Allontanarla è stata una mossa da vero stronzo confuso, ma ho smesso di scappare. Trattarla male. Non se lo merita. Amo Audrey con tutto il cuore e ho bisogno di lei accanto a me.

Audrey mi accarezza una guancia. <<Ehi, dove sei finito?>>, chiede esitando. So che ha paura a fare domande. Non vuole che scatti o che la chiuda fuori.

<<Da nessuna parte. Sono qui>>. Le stampo un bacio al centro della fronte. <<Mi dispiace davvero per gli ultimi giorni>>.

<<Ti sei pentito?>>.

Aggrotto le sopracciglia. <<Di cosa?>>.

Si allontana ma non va molto distante perché le mie braccia che la circondano non glielo permettono. <<Di quello che mi hai detto prima di andare in trasferta. È per questo che mi hai chiuso fuori? Ti è scappato e non lo pensi?>>.

La nebbia di confusione inizia a diradarsi dalla mia mente. <<No, fragolina. Non è quello. I miei sentimenti per te non sono cambiati, anzi. Sono sempre più forti>>.

Annuisce, ma non compare nessun sorriso sul suo bellissimo viso. So che non capisce ma non sono ancora pronto a parlarne. Si allontana e si mette a sedere. <<Dovrei mettermi a studiare. Prossima settimana ho un test>>.

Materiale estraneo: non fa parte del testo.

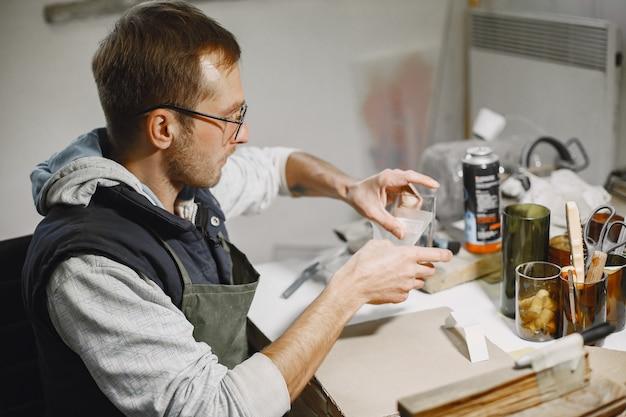 Ручной работник с пустым стеклом. крупный план руки человека. концепция производства. Бесплатные Фотографии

Mi metto a sedere anche io. <<Dovresti tornare>>. Mi rivolge subito un'occhiataccia. <<Non perché non ti voglio qui, ma perché stai perdendo le lezioni e giorni al lavoro per i miei capricci>>.

<<Anche tu, la tua squadra ha bisogno di te>>.

Sento una fitta al petto. <<Lo so, tornerò. I playoff cominciano fra una settimana e mezza. Ho tempo>>.

<<I ragazzi sono tutti arrabbiati con te. Hai abbandonato tutti>>.

Abbasso la testa e mi guardo le gambe. Scappare senza avvisare è stata una pessima scelta. Ne pagherò le conseguenze quando tornerò. Per ora, ho altre cose per la testa. <<Non era mia intenzione far arrabbiare o preoccupare nessuno. Dovevo andarmene>>.

<<I ragazzi ti vogliono bene. Siete come fratelli. Si aspettavano almeno un messaggio>>.

Guardo fuori dalla finestra. <<Non accendo il telefono da una settimana>>. Per paura di non trovare nemmeno un messaggio suo. Eppure è lei qui. Qualcosa dovrà pur significare.

Il suono di un messaggio interrompe la conversazione. Audrey prende il telefono e dopo aver letto rapidamente, gira lo schermo verso di me.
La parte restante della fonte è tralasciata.